## Work to be completed
Find the word "exposed" below. Copy each line that has it.

## Exercise data
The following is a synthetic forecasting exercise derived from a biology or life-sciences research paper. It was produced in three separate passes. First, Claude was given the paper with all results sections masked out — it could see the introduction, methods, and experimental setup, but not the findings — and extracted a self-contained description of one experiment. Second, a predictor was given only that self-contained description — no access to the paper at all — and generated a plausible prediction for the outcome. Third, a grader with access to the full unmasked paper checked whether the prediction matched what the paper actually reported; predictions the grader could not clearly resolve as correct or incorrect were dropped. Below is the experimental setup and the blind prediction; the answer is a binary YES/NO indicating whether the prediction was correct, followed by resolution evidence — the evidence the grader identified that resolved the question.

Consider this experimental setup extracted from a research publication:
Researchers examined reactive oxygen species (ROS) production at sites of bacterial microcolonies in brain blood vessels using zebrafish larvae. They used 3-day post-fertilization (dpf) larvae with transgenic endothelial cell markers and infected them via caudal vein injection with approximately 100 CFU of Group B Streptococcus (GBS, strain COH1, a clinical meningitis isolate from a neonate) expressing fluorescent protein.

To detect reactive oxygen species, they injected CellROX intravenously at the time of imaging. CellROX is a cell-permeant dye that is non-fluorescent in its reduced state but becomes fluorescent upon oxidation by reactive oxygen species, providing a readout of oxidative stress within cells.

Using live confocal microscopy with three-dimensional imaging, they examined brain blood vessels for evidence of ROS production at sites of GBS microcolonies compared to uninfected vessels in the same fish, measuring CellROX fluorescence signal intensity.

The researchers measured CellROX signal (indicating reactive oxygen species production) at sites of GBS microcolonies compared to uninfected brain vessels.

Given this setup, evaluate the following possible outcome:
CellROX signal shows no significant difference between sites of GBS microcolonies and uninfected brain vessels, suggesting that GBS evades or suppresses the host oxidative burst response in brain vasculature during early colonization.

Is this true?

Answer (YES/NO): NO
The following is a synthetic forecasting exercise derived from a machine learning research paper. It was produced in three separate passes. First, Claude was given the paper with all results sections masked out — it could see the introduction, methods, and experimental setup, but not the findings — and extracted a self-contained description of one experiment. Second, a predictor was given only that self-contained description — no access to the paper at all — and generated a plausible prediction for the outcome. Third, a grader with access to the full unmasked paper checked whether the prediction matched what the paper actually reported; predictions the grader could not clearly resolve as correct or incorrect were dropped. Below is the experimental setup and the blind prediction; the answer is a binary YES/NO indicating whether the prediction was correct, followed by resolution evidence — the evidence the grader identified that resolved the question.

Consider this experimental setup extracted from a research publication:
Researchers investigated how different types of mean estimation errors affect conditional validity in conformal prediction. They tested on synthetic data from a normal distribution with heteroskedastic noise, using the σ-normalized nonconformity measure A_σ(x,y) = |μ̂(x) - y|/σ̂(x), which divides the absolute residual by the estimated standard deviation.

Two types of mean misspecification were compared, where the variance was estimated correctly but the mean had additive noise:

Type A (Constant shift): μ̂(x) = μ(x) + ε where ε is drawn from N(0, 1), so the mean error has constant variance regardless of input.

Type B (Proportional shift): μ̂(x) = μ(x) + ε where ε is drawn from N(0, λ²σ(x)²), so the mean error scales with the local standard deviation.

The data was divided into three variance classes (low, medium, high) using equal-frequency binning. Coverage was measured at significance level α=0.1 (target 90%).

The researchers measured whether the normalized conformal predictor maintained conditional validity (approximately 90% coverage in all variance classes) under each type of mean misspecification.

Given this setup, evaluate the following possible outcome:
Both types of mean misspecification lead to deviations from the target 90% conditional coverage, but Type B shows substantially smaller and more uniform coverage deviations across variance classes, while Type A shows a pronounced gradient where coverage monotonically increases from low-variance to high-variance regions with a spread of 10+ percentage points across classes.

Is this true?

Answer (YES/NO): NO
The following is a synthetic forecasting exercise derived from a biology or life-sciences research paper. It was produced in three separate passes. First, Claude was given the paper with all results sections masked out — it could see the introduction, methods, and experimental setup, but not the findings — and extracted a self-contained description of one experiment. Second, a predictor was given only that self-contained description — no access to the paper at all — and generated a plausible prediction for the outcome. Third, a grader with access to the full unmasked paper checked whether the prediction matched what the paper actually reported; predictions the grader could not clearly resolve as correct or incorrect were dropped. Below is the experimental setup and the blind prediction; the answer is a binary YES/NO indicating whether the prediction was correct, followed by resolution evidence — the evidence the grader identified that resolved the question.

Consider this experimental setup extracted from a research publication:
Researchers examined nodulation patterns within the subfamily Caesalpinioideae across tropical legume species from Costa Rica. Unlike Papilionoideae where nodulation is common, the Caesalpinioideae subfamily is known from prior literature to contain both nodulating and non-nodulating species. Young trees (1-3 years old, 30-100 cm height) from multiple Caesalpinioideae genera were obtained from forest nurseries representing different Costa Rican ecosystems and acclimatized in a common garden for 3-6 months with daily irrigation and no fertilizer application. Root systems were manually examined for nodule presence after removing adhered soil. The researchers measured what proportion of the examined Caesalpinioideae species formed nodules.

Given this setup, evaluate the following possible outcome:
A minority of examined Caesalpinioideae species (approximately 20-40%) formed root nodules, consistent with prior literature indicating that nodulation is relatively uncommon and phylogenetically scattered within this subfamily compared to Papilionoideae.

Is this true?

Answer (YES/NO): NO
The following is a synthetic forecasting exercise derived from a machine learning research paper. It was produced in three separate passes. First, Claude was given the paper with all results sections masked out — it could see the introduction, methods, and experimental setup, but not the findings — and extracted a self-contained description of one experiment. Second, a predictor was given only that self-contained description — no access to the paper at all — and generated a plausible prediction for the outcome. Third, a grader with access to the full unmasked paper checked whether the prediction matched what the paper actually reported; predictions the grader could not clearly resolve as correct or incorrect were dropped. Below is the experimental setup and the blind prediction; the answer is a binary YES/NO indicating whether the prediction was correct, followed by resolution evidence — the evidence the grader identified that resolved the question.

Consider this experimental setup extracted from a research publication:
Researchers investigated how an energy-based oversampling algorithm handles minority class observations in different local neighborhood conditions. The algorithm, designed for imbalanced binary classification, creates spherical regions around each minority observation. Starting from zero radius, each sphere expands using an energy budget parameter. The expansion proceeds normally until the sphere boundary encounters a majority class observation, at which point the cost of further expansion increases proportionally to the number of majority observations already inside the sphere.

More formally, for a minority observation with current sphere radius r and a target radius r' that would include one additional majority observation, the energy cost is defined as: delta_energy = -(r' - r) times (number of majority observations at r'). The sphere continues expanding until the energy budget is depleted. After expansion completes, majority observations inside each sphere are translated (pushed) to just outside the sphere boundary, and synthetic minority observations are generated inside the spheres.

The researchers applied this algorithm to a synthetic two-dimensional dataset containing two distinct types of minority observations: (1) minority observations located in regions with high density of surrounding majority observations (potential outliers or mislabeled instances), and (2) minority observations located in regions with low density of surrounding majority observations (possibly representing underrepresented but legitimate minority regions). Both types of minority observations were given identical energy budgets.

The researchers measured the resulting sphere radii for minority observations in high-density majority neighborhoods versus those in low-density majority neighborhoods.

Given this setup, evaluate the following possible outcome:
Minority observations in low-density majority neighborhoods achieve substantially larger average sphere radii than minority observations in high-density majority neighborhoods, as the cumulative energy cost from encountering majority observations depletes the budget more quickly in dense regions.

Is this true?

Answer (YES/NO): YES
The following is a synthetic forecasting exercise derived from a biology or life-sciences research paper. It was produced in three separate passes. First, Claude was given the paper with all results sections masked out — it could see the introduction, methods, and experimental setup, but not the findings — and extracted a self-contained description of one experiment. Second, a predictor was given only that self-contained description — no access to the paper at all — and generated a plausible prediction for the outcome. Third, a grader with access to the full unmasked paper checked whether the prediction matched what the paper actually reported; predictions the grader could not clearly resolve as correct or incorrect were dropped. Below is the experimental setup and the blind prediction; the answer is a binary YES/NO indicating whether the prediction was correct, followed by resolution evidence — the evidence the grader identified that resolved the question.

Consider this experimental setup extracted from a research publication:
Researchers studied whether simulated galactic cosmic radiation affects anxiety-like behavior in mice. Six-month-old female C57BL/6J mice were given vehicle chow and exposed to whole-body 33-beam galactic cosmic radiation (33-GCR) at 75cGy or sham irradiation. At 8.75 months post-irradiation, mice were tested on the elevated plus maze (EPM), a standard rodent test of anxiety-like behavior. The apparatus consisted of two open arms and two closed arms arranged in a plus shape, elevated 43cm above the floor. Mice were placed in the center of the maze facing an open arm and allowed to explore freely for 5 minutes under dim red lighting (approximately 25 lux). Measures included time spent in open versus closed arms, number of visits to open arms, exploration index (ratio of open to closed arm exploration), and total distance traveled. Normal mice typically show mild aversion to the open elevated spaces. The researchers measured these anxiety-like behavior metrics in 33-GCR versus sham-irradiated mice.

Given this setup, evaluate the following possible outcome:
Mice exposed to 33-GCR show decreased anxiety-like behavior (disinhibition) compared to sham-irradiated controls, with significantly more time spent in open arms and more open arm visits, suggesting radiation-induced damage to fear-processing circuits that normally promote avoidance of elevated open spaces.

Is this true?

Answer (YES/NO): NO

## Solution for this task
Researchers studied whether simulated galactic cosmic radiation affects anxiety-like behavior in mice. Six-month-old female C57BL/6J mice were given vehicle chow and exposed to whole-body 33-beam galactic cosmic radiation (33-GCR) at 75cGy or sham irradiation. At 8.75 months post-irradiation, mice were tested on the elevated plus maze (EPM), a standard rodent test of anxiety-like behavior. The apparatus consisted of two open arms and two closed arms arranged in a plus shape, elevated 43cm above the floor. Mice were placed in the center of the maze facing an open arm and allowed to explore freely for 5 minutes under dim red lighting (approximately 25 lux). Measures included time spent in open versus closed arms, number of visits to open arms, exploration index (ratio of open to closed arm exploration), and total distance traveled. Normal mice typically show mild aversion to the open elevated spaces. The researchers measured these anxiety-like behavior metrics in 33-GCR versus sham-irradiated mice.
Mice exposed to 33-GCR show decreased anxiety-like behavior (disinhibition) compared to sham-irradiated controls, with significantly more time spent in open arms and more open arm visits, suggesting radiation-induced damage to fear-processing circuits that normally promote avoidance of elevated open spaces.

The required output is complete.